*** Exercise text

Calderon v. United States

CourtDistrict Court, D. Connecticut
DecidedJune 27, 2022
Docket3:21-cv-00724
StatusUnknown

This text of Calderon v. United States (Calderon v. United States) is published on Counsel Stack Legal Research, covering District Court, D. Connecticut primary law. Counsel Stack provides free access to over 12 million legal documents including statutes, case law, regulations, and constitutions.

Bluebook
Calderon v. United States, (D. Conn. 2022).

Opinion

UNITED STATES DISTRICT COURT DISTRICT OF CONNECTICUT

PABLO CALDERON, : Petitioner, : CIVIL CASE NO. : 3:21cv724 (JCH) v. : : UNITED STATES OF : AMERICA, : JUNE 27, 2022 Respondent. :

RULING RE: PETITIONER’S PRO SE MOTION TO VACATE SENTENCE (DOC. NO. 1)

******
*** Data section

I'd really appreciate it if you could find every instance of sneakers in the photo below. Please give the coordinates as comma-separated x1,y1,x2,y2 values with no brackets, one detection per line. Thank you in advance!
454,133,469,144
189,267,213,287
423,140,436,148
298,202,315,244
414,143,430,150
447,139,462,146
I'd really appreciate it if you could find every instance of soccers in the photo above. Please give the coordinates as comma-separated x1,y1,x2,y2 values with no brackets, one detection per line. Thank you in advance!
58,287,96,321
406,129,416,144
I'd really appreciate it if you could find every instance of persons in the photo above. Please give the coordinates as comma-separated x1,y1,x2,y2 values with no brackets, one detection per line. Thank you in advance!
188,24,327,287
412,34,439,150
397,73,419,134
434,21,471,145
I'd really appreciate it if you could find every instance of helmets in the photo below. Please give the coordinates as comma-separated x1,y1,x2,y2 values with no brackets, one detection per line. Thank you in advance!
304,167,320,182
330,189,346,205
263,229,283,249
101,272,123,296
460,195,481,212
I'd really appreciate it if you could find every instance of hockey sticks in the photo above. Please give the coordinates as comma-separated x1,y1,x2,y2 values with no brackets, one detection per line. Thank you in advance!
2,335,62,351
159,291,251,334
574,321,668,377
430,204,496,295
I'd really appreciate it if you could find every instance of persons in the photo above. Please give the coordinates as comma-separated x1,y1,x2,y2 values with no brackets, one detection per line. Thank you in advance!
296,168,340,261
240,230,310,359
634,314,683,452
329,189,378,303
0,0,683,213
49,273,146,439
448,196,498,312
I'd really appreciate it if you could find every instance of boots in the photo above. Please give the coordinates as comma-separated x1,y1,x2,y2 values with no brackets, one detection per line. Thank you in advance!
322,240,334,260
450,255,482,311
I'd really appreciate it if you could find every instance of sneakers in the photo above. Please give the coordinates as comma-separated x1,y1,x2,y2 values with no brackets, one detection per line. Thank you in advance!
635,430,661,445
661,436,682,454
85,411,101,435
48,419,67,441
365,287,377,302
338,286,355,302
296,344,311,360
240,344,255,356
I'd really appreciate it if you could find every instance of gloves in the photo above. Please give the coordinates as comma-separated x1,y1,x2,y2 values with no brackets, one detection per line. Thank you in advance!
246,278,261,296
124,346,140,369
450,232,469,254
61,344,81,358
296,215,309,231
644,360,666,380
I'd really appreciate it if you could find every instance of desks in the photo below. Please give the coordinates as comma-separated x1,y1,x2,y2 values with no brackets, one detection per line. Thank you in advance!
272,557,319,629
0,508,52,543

******

> What is being asked: Reproduce the part of the Calderon v. United States page starting at "UNITED STATES DISTRICT" and ending at "(DOC. NO. 1)". The lines have nothing to do with the Calderon v. United States page.

> Exercise solution:
UNITED STATES DISTRICT COURT DISTRICT OF CONNECTICUT

PABLO CALDERON, : Petitioner, : CIVIL CASE NO. : 3:21cv724 (JCH) v. : : UNITED STATES OF : AMERICA, : JUNE 27, 2022 Respondent. :

RULING RE: PETITIONER’S PRO SE MOTION TO VACATE SENTENCE (DOC. NO. 1)